■ **GIVEN REQUEST**
Reproduce the records below word for word, omitting the pictures.

[START]

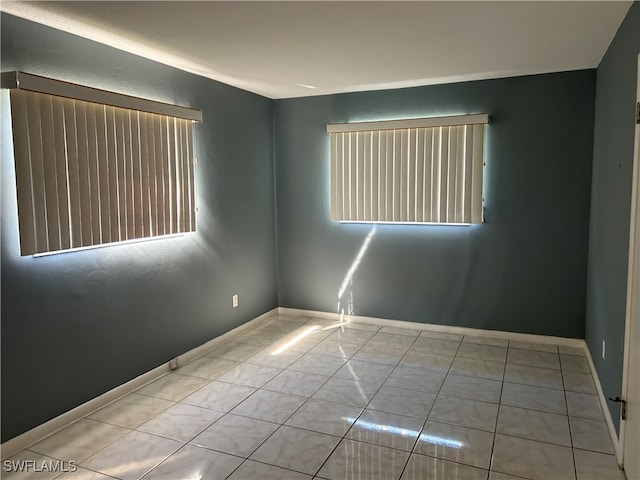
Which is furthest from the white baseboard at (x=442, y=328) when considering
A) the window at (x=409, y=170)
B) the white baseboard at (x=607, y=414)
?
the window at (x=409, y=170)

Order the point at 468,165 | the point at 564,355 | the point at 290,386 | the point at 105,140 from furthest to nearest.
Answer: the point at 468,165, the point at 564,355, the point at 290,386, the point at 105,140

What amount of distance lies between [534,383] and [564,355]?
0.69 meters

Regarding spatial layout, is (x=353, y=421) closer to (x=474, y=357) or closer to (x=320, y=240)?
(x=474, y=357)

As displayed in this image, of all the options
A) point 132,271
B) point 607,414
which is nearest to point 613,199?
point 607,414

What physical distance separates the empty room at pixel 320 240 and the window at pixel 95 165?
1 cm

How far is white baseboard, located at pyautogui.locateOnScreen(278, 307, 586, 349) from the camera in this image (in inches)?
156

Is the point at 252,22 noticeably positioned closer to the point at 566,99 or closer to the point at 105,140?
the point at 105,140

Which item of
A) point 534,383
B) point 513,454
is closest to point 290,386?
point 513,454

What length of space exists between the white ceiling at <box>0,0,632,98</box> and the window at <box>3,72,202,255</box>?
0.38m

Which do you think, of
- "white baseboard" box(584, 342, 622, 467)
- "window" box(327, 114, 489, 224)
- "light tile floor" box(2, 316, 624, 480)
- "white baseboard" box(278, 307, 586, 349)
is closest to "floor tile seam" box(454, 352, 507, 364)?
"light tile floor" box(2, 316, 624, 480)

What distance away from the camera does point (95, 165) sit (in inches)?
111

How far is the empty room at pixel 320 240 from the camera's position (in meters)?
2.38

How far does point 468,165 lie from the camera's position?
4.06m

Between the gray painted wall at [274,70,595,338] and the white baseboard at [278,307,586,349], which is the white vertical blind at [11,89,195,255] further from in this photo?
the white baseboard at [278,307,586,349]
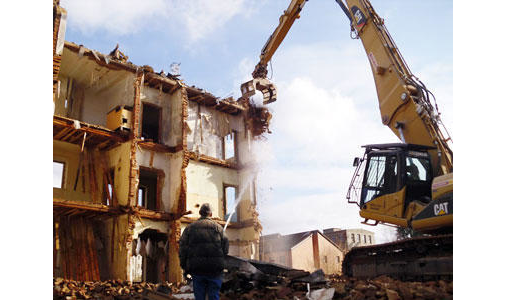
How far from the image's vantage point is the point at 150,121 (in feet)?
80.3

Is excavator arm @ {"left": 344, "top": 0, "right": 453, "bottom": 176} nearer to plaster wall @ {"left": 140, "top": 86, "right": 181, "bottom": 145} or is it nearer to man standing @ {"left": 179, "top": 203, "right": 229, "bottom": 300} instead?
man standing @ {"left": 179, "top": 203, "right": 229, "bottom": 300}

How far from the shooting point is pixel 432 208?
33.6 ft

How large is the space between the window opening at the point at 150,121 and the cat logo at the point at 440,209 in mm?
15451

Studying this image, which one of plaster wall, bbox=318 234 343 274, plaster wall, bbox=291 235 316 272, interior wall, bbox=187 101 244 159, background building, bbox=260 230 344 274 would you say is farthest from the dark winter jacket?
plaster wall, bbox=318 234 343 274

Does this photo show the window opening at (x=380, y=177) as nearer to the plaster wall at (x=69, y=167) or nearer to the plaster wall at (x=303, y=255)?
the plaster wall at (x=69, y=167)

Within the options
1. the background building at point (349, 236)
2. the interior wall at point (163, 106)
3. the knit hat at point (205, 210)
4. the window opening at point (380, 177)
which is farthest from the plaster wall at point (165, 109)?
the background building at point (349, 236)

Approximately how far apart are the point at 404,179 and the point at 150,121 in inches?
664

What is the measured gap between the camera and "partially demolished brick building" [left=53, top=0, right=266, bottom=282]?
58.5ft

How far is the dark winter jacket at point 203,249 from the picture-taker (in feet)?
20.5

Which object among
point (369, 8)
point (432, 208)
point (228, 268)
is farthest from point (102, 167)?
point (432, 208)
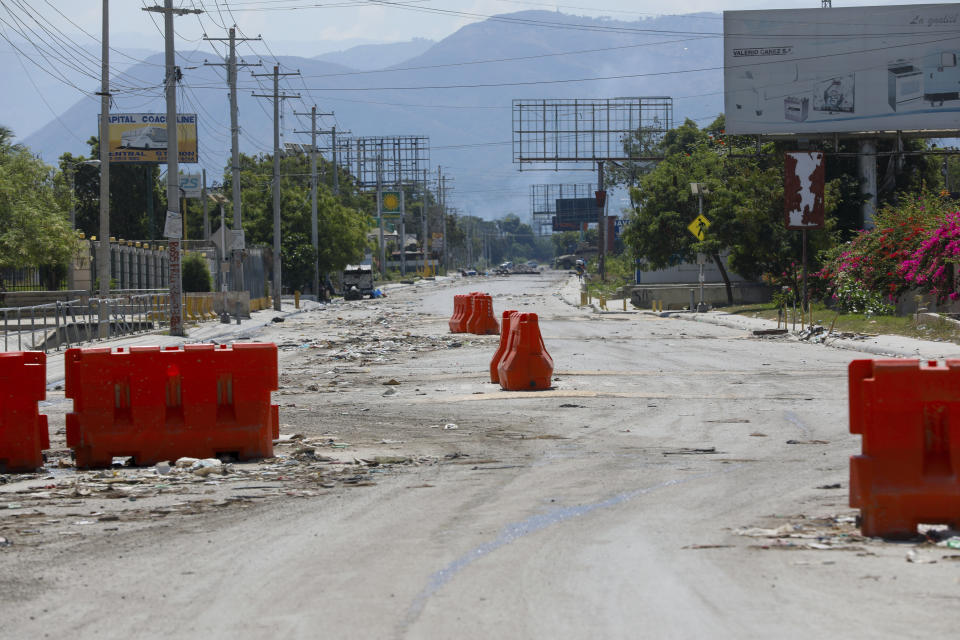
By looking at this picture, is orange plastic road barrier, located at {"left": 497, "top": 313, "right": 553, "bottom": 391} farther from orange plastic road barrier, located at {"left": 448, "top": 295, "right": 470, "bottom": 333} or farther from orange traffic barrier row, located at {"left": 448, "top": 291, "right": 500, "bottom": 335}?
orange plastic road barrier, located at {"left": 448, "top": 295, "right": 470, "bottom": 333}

[END]

■ **PROBLEM SOLUTION**
Which is furthest from the white baseboard at (x=442, y=328) when considering
A) the window at (x=409, y=170)
B) the white baseboard at (x=607, y=414)
?
the window at (x=409, y=170)

Order the point at 468,165 | the point at 564,355 | the point at 290,386 | the point at 105,140 from furthest to nearest.
Answer: the point at 468,165, the point at 564,355, the point at 290,386, the point at 105,140

What amount of distance lies between [534,383] and [564,355]?
0.69 meters

Regarding spatial layout, is (x=353, y=421) closer to (x=474, y=357) or closer to (x=320, y=240)?
(x=474, y=357)

As displayed in this image, of all the options
A) point 132,271
B) point 607,414
which is nearest to point 613,199?
point 607,414

What physical distance separates the empty room at pixel 320 240 and the window at pixel 95 165?
1 cm

How far is white baseboard, located at pyautogui.locateOnScreen(278, 307, 586, 349) from the camera in this image (in inches)?
156

Is the point at 252,22 noticeably positioned closer to the point at 566,99 or closer to the point at 105,140?
the point at 105,140

Which item of
A) point 534,383
B) point 513,454
is closest to point 290,386?
point 513,454

What length of space exists between the white ceiling at <box>0,0,632,98</box> and the window at <box>3,72,202,255</box>?
0.38m

Which do you think, of
- "white baseboard" box(584, 342, 622, 467)
- "window" box(327, 114, 489, 224)
- "light tile floor" box(2, 316, 624, 480)
- "white baseboard" box(278, 307, 586, 349)
is closest to "floor tile seam" box(454, 352, 507, 364)?
"light tile floor" box(2, 316, 624, 480)

What distance away from the camera does point (95, 165) sit (in inches)?
111

How far is the empty room at pixel 320 240 from the camera's position (in meters)?
2.38

How far does point 468,165 lie from the camera's position?
4.06m

Between the gray painted wall at [274,70,595,338] and the white baseboard at [278,307,586,349], which is the white vertical blind at [11,89,195,255] further from in this photo?
the white baseboard at [278,307,586,349]
How far from the image's vantage point is the point at 150,121 (in feet)?
80.3

Is excavator arm @ {"left": 344, "top": 0, "right": 453, "bottom": 176} nearer to plaster wall @ {"left": 140, "top": 86, "right": 181, "bottom": 145} or is it nearer to man standing @ {"left": 179, "top": 203, "right": 229, "bottom": 300} instead?
man standing @ {"left": 179, "top": 203, "right": 229, "bottom": 300}

How far from the shooting point is pixel 432 208?
33.6 ft

How large is the space between the window opening at the point at 150,121 and the cat logo at the point at 440,209 in mm?
15451

Studying this image, which one of plaster wall, bbox=318 234 343 274, plaster wall, bbox=291 235 316 272, interior wall, bbox=187 101 244 159, background building, bbox=260 230 344 274 would you say is farthest from the dark winter jacket?
plaster wall, bbox=318 234 343 274

Does this photo show the window opening at (x=380, y=177) as nearer to the plaster wall at (x=69, y=167) or nearer to the plaster wall at (x=303, y=255)?
the plaster wall at (x=69, y=167)

Within the options
1. the background building at point (349, 236)
2. the interior wall at point (163, 106)
3. the knit hat at point (205, 210)
4. the window opening at point (380, 177)
which is farthest from the plaster wall at point (165, 109)?
the background building at point (349, 236)

Approximately how far apart are the point at 404,179 and the point at 150,121 in inches?
664

What is the measured gap between the camera and "partially demolished brick building" [left=53, top=0, right=266, bottom=282]?
58.5ft

How far is the dark winter jacket at point 203,249 from the picture-taker (in feet)?
20.5

Which object among
point (369, 8)
point (432, 208)
point (228, 268)
is farthest from point (102, 167)?
point (432, 208)
By looking at this picture, is orange plastic road barrier, located at {"left": 497, "top": 313, "right": 553, "bottom": 391} farther from orange plastic road barrier, located at {"left": 448, "top": 295, "right": 470, "bottom": 333} or farther from orange traffic barrier row, located at {"left": 448, "top": 291, "right": 500, "bottom": 335}?
orange plastic road barrier, located at {"left": 448, "top": 295, "right": 470, "bottom": 333}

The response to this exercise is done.